Rasmus
Puggaard-Rode
Hi! I’m Rasmus Puggaard-Rode, roughly pronounced [ˈʁɑsmus ˌpʰukːɒːˀˈʁoːɤ]. I am Associate Professor of Phonetics at the University of Oxford, based at the phonetics lab, and an Official Fellow of Kellogg College.
My work combines corpus and experimental methods to untangle the many different ways categorical differences between speech sounds (especially consonants) can be realized phonetically, and what this means for the structure of language. This work involves working with both well-described Nordic languages and under-resourced languages of south-east Asia and Australia. I also work on developing general-purpose tools and pipelines for processing, analyzing, and visualizing speech data.
I hold a PhD in phonology and phonetics from Leiden University. My dissertation deals the class of consonant sounds in Danish known as stops: how they are phonetically realized, how they are structured in the grammar of the language, and how they vary among speakers of different dialects. Before coming to Oxford, I was a postdoc in the Spoken Language Processing group at the Institute for Phonetics and Speech Processing, Ludwig Maximilian University.
News
I gave a talk at the Laboratoire de Phonétique et Phonologie in Paris as part of the Séminaires de Recherches en Phonétique et Phonologie series. I discussed several years of (collaborative work) on the synchrony and diachrony of stop vocalization in Danish. I had a great time discussing my work with the Paris phoneticians. You can see the slides here.

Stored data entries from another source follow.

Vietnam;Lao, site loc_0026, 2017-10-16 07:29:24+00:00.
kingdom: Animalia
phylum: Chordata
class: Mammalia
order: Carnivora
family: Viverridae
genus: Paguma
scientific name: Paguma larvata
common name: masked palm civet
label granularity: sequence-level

I was second opponent at Maria Evjen’s public viva at the University of Oslo. Maria and I had a really fun and engaging discussion about her work on the /ʃ/–/ç/ merger in Norwegian.
I will be at this year’s Phonetics and Phonology in Denmark meeting at Aarhus University, where I’ll be presenting collaborative work with Nicolai Pharao on the use of pitch and voice quality in the stød contrast in different varieties of Danish.

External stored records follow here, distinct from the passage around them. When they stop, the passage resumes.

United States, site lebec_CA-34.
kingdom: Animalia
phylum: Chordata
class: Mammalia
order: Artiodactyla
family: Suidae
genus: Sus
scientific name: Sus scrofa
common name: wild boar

I will be at this year’s Colloquium of the British Association of Academic Phoneticians at the University of Warwick, where I’ll be presenting collaborative work with Francesco Burroni and Aleese Block on the acoustic and articulatory outcome of /d/-vocalization in Danish. You can read the abstract here. Hope to see you there!
I have received a small research grant from the John Fell Oxford University Press Fund to investigate Danish /d/-vocalization in real and apparent time using the LANCHART corpus. This project will run over the next few years.